How do you say _He crossed over with the animals._? Is it הוא עבר בבהמות or הוא עבר עם הבהמות? If they're both correct is there a slight difference in meaning between them?

אני מודה לכם מאוד


----------



## slus

הוא עבר עם הבהמות

הוא עבר בבהמות means he crossed over / passed inside the animals.


----------



## Ali Smith

Thanks! Can it mean anything else? I’m asking because my Hebrew textbook contains it (see attachment).


----------



## Albert Schlef

‎"ב" can indeed mean "with [object]", but this is seldom used in Modern Hebrew.

(Interestingly, Arabic uses it: "he brought X" = جاء ب)


----------



## Aleppan

Ali, it seems your textbook's author was translating literally from English. The preposition ב does mean "with", but not in the sense of "in the company of" but in the sense of "by means of".

So, הוא עבר בבהמות means "He crossed over by means of the animals." and makes no sense.


----------



## Ali Smith

You may be right.
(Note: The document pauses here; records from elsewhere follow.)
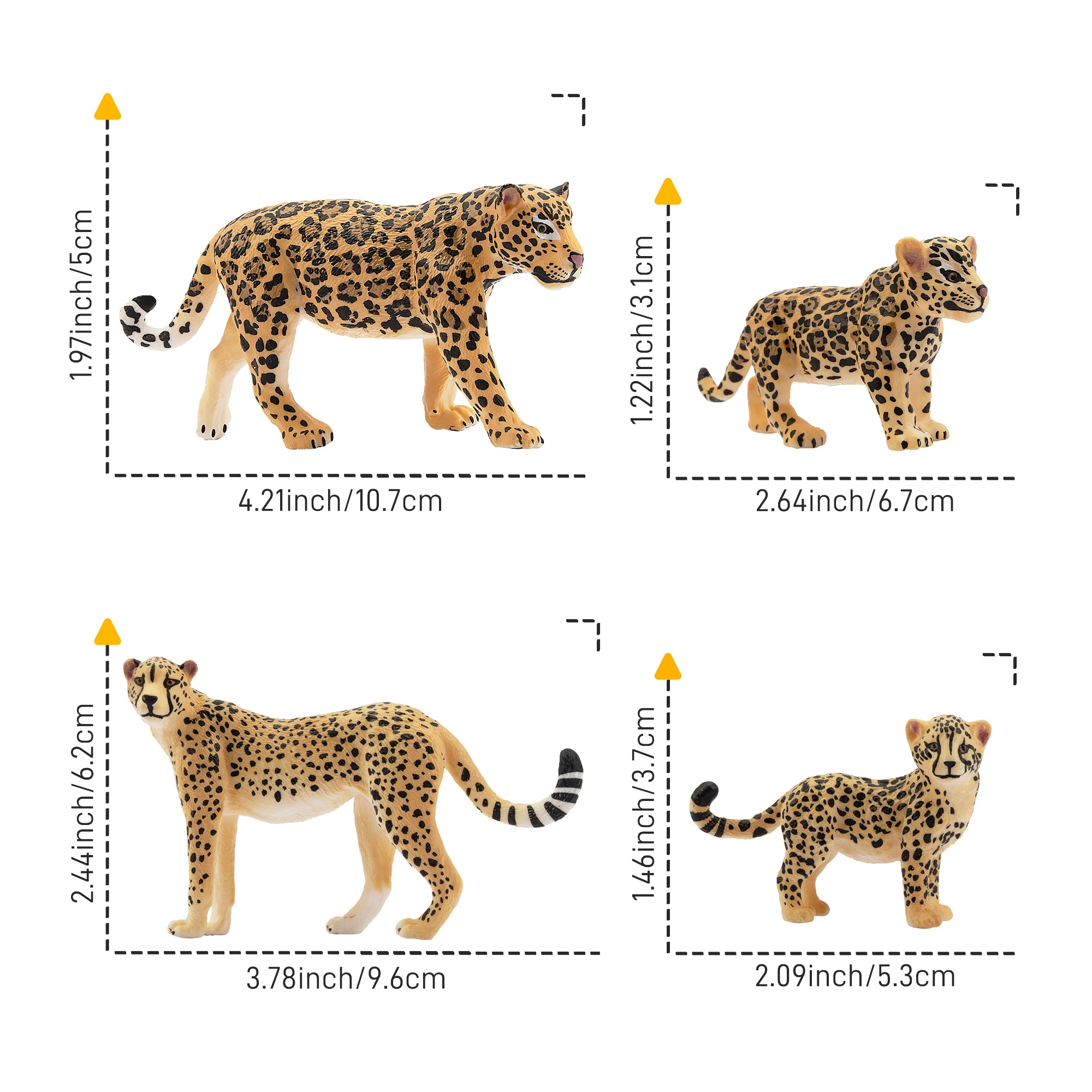 1.97inch/5cm

4.21inch/10.7cm

1.22inch/3.1cm

2.64inch/6.7cm

2.44inch/6.2cm

3.78inch/9.6cm

1.46inch/3.7cm

2.09inch/5.3cm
The author makes a similar mistake in another chapter:

היום העם ממואב עבר במלכים מההרים בדרך אל ירושלם
Today the nation from Moab crossed over with kings from the mountains on the road to Jerusalem.

It should have been עם מלכים, for במלכים makes no sense here.


----------



## amirsherman

Although ב and עם have the same English translation, they do NOT mean the same thing!!!
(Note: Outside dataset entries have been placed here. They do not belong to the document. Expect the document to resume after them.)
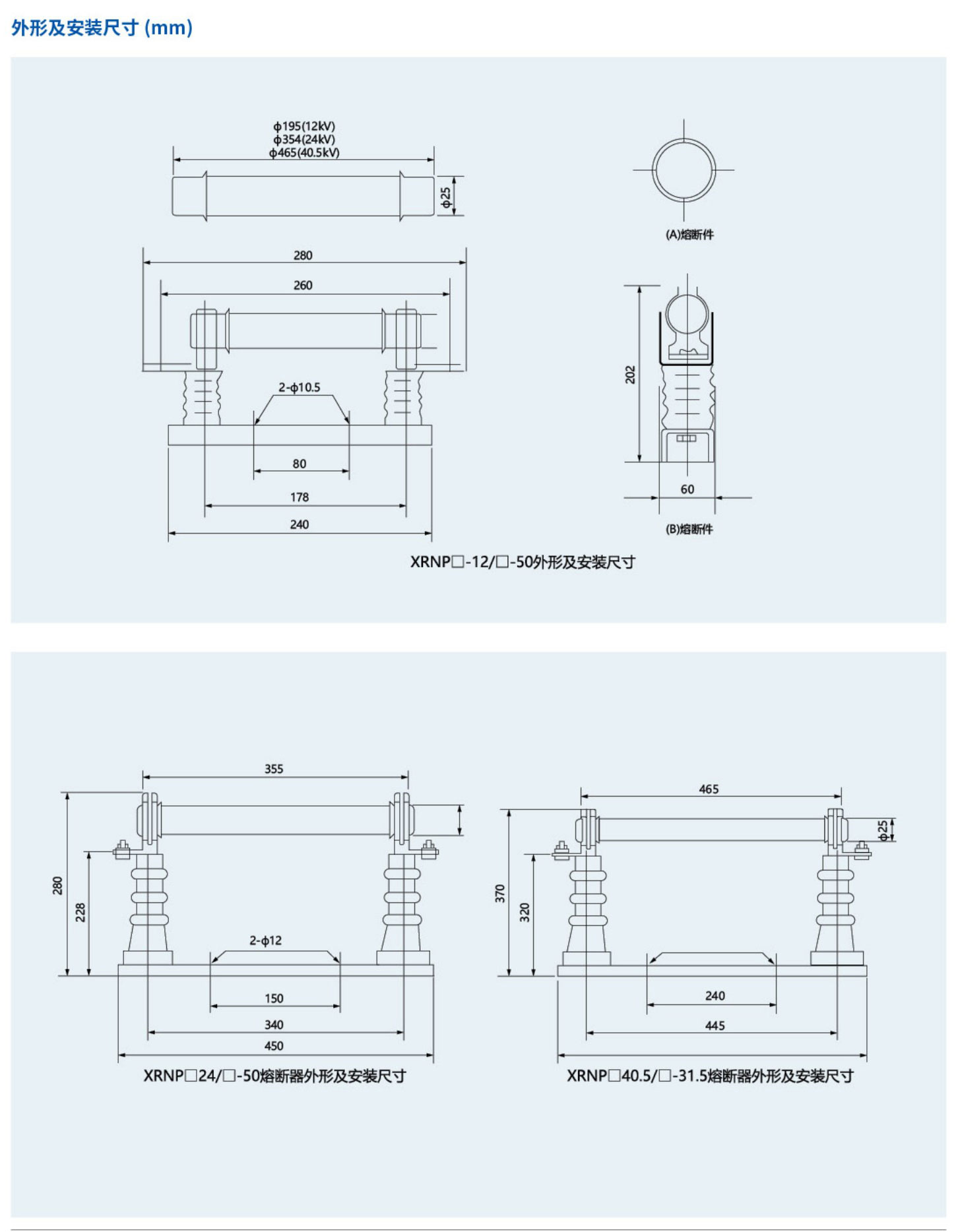 外形及安装尺寸 (mm)

ϕ195(12kV)
ϕ354(24kV)
ϕ465(40.5kV)

ϕ25

(A)熔断件

280

260

2-ϕ10.5

80

178

240

202

60

(B)熔断件

XRNP□-12/□-50外形及安装尺寸

355

280

228

2-ϕ12

150

340

450

XRNP□24/□-50熔断器外形及安装尺寸

465

ϕ25

370

320

240

445

XRNP□40.5/□-31.5熔断器外形及安装尺寸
ב means the same thing as the Arabic ب but עם means the same thing as the Arabic مع. And of course ب and مع do not mean the same thing in Arabic, even though they both have the same English translation: with.


----------



## Abaye

Would anyone be kind enough to demonstrate some biblical passages when ב means "with"? I cannot easily find it.


----------



## Drink

במקלי עברתי את הירדן


----------



## Ali Smith

קָטֹ֜נְתִּי מִכֹּ֤ל הַחֲסָדִים֙ וּמִכׇּל־הָ֣אֱמֶ֔ת אֲשֶׁ֥ר עָשִׂ֖יתָ אֶת־עַבְדֶּ֑ךָ כִּ֣י בְמַקְלִ֗י עָבַ֙רְתִּי֙ אֶת־הַיַּרְדֵּ֣ן הַזֶּ֔ה וְעַתָּ֥ה הָיִ֖יתִי לִשְׁנֵ֥י מַחֲנֽוֹת׃
(בראשית לב יא)

I was smaller than all the kindnesses and all the truth that you did with your slave, since by means of my stick did I cross this Jordan River, and now I have become two camps.

How did Moses cross the river with his stick?


----------



## Drink

Moses? This is said by Jacob.

The Jordan River is not very deep. It is very muddy though.


----------



## Abaye

Drink said:


> במקלי עברתי את הירדן


Interestingly, in modern Hebrew there's a tendency to replace such (or similar) ב by עם, even when considered grammatically incorrect. For example, we may say אני כותב עם עט instead of אני כותב בעט. Grammarians claim that אני כותב עם עט means "I and a pen write" rather than "I write with a pen".


----------